Statutory/Admiralty courts do not allow cases before 1938 to be used as a precedent in deciding a case. In stark contrast common law is based on very old precedents such as the Constitution and the Bill of Rights, the Declaration of Independence of 1776, the Judiciary Act of 1789, and court cases in a common law court that are pertinent and public knowledge.

Summary--Parts of the Contract

The first part of the contract covers who the parties to the contract are and what the contract is for. This is true of either type of contract—statutory or common law.

The second part of the contract is the definitions of terms used in the contract that may prove ambiguous without an explanation. This is true of any contract.

The third part of the contract is specific terms of the contract. It is the heart of the contract. This part of the contract will specify what is expected of each party and when.

The fourth part of the contract will specify the jurisdiction and all the terms of the common law portion of the contract including what the redress or recourse is should one party fail to fulfill their part of the contract.
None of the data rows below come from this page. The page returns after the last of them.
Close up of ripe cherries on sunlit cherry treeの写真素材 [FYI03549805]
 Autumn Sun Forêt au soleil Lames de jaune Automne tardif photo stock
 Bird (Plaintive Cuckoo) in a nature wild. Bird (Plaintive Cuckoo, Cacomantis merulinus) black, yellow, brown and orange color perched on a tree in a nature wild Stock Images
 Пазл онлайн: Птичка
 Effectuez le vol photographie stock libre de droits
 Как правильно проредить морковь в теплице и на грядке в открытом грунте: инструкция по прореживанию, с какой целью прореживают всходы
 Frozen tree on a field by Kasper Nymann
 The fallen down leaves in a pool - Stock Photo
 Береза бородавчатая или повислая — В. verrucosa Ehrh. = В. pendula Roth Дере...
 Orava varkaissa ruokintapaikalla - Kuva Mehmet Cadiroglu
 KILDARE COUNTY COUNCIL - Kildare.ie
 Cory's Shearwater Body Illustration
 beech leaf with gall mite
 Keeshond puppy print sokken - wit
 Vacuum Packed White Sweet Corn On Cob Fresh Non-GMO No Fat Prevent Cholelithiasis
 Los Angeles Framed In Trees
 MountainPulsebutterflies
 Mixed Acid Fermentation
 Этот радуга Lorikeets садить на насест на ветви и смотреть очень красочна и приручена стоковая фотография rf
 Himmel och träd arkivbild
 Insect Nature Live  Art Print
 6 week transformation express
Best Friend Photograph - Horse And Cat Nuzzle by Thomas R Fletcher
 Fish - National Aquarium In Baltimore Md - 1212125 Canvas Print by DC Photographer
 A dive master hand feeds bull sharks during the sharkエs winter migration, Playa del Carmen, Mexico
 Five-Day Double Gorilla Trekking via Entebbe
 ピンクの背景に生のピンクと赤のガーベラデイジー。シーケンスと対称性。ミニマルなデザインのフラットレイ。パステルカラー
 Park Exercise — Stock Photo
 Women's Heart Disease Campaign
The fifth part of the contract is the general terms which are seen in most any type of contract whether statutory or common. It will include things like you have authorization to sign the contract, there are no hidden verbal agreements, it is all written etc.

Further Comments

Pure Energy Systems prefers to deal in common law rather than statutory law for several reasons. We are freedom lovers and see that the common man has lost many of his inalienable rights in the statutory courts where no true justice exists. Should there be a dispute it is much cheaper to remedy through the common law courts. The system seems fairer where all evidence can be presented and those who understand the situation best are asked to participate as jurors. Rather than award absurd amounts, each party will be made whole by the common law arbitration and jury method. The common law system is a system of privacy and individual rights. With a company slogan of "Power to the People" common law just makes more sense to us, enabling power to the people, not just in an energy sense, but also in a legal sense, bringing the responsibility right back to the people, where it belongs.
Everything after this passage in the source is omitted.